I'm trying to run my application on Kubernetes. My docker container have environment variables such as PATH and LD_LIBRARY_PATH, which are set in Dockerfile. I tried to change them in the yaml file like this:

env:
- name: LD_LIBRARY_PATH
  value: "foo:$(LD_LIBRARY_PATH)"

The above configuration doesn't work, I just see LD_LIBRARY_PATH=foo:$(LD_LIBRARY_PATH) in the pod. This method seems work for Kubernetes env variables such as KUBERNETES_PORT_443_TCP_PROTO, but not for docker env variables.

My questions are:

  1. I think the env settings in yaml are injected into docker before the running time of the container, so kubernetes cannot read the value of LD_LIBRARY_PATH. Therefor it can't change the variable. Do I understand it right?

  2. How to change container environment variables with kubernetes env? I know that I can set the env variables in the command field of yaml file, but that seems not clean and are there other ways to do that?

  3. If Kubernetes can't change existed envs, does it mean that the env field in yaml file is designed to add new envs only?

Thank you!

-- Rui
docker
environment-variables
kubernetes

1 Answer

10/16/2020

The Kubernetes variable expansion syntax only works on things Kubernetes directly knows about. Inside a container an environment variable could come from a couple of places (the Dockerfile ENV directive, the base container environment itself, setup in an entrypoint script) and Kubernetes doesn't consider any of these; it only considers things in the same container spec. The API definition of EnvVar hints at this:

Variable references $(VAR_NAME) are expanded using the previous defined environment variables in the container and any service environment variables.

You can't use this Kubernetes syntax to change environment variables in the way you're describing. You can only refer to other things in the same env: block (which may come from ConfigMaps or Secrets) and the implicit variables that come from other Services.
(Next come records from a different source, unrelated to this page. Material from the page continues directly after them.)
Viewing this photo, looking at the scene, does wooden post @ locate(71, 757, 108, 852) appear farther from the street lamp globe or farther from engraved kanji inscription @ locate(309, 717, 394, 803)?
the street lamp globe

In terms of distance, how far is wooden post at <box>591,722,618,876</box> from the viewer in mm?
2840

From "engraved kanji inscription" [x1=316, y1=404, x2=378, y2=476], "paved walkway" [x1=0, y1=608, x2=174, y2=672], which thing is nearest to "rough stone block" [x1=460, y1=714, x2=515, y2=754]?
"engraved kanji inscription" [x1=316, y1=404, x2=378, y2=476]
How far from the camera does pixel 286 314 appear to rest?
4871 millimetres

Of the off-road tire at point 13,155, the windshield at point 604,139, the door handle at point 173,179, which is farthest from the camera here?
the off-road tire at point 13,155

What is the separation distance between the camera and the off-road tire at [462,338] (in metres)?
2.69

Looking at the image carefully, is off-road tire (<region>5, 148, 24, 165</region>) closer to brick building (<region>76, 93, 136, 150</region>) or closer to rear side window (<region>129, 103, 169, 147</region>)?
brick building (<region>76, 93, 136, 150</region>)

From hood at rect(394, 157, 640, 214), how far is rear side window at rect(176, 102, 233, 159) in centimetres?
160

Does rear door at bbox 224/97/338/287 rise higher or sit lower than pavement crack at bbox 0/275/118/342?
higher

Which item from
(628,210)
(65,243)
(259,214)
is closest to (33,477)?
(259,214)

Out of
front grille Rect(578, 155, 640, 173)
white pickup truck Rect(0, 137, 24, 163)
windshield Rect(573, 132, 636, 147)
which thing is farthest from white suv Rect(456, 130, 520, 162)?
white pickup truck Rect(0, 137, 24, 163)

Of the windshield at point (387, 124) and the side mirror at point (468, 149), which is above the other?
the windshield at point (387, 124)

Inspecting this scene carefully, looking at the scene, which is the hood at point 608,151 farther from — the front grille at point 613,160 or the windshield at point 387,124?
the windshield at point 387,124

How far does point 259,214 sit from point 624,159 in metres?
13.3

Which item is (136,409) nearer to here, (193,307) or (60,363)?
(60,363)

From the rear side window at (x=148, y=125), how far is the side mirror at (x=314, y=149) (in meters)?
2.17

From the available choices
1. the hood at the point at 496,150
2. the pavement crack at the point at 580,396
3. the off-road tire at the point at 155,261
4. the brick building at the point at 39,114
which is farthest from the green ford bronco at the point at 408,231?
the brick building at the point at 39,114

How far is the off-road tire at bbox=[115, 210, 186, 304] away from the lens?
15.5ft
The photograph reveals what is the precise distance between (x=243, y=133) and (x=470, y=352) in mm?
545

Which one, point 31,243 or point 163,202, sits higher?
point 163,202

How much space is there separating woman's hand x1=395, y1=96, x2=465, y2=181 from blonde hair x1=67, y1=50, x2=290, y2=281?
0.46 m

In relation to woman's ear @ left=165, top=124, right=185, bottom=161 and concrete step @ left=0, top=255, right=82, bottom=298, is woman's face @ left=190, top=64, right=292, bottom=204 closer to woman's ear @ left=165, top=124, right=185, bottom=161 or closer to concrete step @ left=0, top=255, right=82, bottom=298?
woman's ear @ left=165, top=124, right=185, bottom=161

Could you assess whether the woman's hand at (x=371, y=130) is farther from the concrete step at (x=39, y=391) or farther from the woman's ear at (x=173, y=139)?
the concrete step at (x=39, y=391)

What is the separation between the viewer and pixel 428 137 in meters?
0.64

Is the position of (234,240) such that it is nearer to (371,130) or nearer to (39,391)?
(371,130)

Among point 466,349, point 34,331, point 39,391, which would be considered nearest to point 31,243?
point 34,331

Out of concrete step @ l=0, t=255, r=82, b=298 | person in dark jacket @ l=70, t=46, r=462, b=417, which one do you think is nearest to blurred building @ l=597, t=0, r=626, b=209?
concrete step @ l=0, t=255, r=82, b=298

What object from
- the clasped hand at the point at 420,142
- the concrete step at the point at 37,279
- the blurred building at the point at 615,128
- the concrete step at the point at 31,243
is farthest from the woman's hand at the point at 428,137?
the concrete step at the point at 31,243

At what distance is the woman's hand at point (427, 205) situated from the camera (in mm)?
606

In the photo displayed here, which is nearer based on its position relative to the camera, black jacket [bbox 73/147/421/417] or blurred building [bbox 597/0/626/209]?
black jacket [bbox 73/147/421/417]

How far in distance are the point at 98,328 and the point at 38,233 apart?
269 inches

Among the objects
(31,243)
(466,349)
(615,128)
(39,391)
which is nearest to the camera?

(Changing path-type variables at the Kubernetes level doesn't make a lot of sense. Since an image is self-contained, it already contains all of the commands and libraries it would need. It's difficult in Kubernetes to inject more tools or libraries; it'd be better to install them directly in your image, ideally in /usr/lib or /usr/local/lib, but failing that you can update ENV in a Dockerfile similar to how you suggest here.)